BEGIN Materials provided

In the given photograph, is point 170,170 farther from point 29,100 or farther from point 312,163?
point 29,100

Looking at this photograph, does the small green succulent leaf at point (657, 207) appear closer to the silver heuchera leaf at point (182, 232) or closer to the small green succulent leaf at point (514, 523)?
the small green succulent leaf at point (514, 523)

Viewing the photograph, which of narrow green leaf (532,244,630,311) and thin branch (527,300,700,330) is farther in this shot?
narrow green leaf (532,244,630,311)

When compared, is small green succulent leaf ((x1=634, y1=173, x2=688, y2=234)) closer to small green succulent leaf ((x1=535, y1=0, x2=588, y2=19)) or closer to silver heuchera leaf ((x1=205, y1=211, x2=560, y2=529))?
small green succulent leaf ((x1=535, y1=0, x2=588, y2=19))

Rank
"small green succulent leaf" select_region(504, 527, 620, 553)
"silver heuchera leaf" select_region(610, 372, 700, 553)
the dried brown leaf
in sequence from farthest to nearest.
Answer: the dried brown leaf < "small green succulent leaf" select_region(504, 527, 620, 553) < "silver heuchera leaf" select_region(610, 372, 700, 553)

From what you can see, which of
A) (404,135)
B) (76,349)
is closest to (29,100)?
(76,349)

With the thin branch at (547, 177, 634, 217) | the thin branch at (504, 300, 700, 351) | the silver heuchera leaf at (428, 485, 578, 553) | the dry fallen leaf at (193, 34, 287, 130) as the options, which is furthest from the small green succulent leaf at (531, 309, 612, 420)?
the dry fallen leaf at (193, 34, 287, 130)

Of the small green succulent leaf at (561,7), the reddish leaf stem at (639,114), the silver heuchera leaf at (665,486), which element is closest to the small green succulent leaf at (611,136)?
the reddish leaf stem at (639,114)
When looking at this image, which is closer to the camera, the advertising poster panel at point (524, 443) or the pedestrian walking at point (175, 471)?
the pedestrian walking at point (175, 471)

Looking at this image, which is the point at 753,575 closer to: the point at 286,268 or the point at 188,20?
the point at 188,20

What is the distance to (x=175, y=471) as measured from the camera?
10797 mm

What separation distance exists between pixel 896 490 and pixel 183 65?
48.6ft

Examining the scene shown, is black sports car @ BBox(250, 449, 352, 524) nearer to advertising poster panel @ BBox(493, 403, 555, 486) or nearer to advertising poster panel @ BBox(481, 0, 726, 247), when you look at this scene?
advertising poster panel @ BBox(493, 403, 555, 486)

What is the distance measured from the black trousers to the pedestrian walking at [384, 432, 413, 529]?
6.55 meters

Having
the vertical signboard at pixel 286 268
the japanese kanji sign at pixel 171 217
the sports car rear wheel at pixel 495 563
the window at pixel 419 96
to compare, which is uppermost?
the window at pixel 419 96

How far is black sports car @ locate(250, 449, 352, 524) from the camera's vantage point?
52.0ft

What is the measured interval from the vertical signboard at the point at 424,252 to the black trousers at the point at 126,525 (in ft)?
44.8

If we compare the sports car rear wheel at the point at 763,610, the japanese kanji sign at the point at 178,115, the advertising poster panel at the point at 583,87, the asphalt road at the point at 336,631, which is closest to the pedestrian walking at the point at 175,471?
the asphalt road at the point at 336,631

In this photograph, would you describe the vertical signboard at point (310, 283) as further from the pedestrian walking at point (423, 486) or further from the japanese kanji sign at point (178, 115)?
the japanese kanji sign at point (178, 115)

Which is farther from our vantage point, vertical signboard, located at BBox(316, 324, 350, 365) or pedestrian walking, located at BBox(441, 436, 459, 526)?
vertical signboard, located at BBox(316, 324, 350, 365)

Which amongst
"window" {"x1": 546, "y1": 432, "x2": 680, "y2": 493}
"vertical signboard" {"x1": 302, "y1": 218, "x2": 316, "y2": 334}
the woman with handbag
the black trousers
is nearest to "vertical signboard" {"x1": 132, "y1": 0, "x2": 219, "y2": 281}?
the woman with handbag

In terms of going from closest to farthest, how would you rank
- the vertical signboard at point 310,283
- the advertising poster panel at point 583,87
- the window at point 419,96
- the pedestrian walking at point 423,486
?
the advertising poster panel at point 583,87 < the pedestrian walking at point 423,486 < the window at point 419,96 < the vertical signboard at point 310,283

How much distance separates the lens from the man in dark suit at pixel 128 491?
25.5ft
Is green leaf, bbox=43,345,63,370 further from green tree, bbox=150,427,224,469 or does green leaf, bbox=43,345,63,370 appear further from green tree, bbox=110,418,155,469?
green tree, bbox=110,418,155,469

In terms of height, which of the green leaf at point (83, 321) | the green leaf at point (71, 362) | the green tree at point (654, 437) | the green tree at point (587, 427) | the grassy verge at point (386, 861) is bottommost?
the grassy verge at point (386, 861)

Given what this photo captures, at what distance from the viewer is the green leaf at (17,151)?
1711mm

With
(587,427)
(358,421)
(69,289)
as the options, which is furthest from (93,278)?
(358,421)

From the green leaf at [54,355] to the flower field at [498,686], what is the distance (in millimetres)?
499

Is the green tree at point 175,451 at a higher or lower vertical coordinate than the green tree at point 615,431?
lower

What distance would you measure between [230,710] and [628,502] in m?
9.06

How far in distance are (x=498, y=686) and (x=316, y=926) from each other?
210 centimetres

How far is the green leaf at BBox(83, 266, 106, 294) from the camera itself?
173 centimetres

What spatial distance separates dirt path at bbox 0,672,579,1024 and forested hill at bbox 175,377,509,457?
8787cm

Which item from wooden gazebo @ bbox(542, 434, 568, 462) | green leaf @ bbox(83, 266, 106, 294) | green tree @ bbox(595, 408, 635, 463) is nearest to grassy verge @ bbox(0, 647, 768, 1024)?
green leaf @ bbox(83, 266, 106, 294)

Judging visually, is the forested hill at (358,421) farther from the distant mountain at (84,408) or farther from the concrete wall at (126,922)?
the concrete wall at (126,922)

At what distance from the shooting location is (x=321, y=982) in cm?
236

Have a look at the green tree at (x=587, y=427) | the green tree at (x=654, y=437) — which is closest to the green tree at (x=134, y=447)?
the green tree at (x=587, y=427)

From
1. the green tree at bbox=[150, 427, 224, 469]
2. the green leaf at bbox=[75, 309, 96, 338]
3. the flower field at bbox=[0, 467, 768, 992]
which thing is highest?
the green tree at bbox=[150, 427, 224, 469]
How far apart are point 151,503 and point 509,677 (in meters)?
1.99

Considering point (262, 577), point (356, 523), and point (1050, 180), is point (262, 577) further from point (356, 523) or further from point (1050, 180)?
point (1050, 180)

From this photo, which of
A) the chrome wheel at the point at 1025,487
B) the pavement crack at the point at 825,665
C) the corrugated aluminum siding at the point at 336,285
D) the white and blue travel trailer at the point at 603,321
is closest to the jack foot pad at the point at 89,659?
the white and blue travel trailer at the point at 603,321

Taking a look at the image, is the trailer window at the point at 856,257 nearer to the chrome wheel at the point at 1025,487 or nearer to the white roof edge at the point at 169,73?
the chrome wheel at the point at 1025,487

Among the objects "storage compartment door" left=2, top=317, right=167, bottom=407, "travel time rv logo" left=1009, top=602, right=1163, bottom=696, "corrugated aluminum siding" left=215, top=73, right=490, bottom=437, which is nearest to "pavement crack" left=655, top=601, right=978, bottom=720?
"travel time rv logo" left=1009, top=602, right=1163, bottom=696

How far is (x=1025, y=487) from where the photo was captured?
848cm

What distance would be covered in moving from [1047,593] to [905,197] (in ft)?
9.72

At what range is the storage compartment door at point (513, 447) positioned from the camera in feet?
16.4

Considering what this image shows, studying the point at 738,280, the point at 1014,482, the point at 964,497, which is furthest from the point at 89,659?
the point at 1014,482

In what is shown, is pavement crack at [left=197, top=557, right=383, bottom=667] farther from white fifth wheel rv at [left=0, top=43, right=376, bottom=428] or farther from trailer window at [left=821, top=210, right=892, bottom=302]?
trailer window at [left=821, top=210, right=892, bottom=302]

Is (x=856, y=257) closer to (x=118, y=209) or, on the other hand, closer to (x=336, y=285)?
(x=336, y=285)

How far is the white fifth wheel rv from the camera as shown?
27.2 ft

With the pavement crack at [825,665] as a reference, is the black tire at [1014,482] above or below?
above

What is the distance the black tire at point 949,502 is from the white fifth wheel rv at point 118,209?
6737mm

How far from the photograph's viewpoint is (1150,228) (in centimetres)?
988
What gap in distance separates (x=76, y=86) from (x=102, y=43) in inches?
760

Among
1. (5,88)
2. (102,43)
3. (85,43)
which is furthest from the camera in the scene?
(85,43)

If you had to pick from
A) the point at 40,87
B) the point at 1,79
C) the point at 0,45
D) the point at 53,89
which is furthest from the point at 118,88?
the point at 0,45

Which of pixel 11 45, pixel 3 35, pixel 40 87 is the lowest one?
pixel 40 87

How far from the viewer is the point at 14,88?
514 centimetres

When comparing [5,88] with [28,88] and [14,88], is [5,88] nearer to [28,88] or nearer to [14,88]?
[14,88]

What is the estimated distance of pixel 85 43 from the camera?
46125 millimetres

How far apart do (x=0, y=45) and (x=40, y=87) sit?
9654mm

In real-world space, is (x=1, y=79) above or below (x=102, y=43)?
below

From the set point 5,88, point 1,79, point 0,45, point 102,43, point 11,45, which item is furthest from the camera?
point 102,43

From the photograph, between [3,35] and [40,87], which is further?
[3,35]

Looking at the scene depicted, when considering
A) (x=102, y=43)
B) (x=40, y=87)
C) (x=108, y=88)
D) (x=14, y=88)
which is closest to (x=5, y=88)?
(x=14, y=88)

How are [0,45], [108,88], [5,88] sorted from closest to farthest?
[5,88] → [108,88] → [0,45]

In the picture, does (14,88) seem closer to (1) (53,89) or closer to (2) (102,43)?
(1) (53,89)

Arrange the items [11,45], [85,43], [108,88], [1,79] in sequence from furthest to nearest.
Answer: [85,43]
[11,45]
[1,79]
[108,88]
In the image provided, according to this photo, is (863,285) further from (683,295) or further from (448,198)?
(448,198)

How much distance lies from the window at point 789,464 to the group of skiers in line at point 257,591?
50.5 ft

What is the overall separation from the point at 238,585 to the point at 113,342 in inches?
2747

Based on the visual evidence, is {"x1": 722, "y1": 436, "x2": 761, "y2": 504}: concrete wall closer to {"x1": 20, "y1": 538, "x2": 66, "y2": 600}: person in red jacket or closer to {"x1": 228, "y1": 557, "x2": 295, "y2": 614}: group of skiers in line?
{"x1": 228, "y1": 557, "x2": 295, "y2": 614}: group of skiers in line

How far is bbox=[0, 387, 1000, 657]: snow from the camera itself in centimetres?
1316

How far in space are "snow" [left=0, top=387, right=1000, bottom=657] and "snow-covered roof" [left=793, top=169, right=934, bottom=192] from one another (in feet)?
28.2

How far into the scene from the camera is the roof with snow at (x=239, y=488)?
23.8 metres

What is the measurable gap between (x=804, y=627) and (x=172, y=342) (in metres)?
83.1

END Materials provided

- **Directions for this task**
Quote exactly the line containing "How far is bbox=[0, 387, 1000, 657]: snow" and every later line through the end of the listing, and no other lines.

- **Written answer**
How far is bbox=[0, 387, 1000, 657]: snow from the camera itself in centimetres?
1316

How far in space are "snow" [left=0, top=387, right=1000, bottom=657] and "snow-covered roof" [left=793, top=169, right=934, bottom=192] from one another (in feet)?
28.2

How far into the scene from the camera is the roof with snow at (x=239, y=488)?
23.8 metres

What is the measurable gap between (x=804, y=627) and (x=172, y=342) (in metres)?
83.1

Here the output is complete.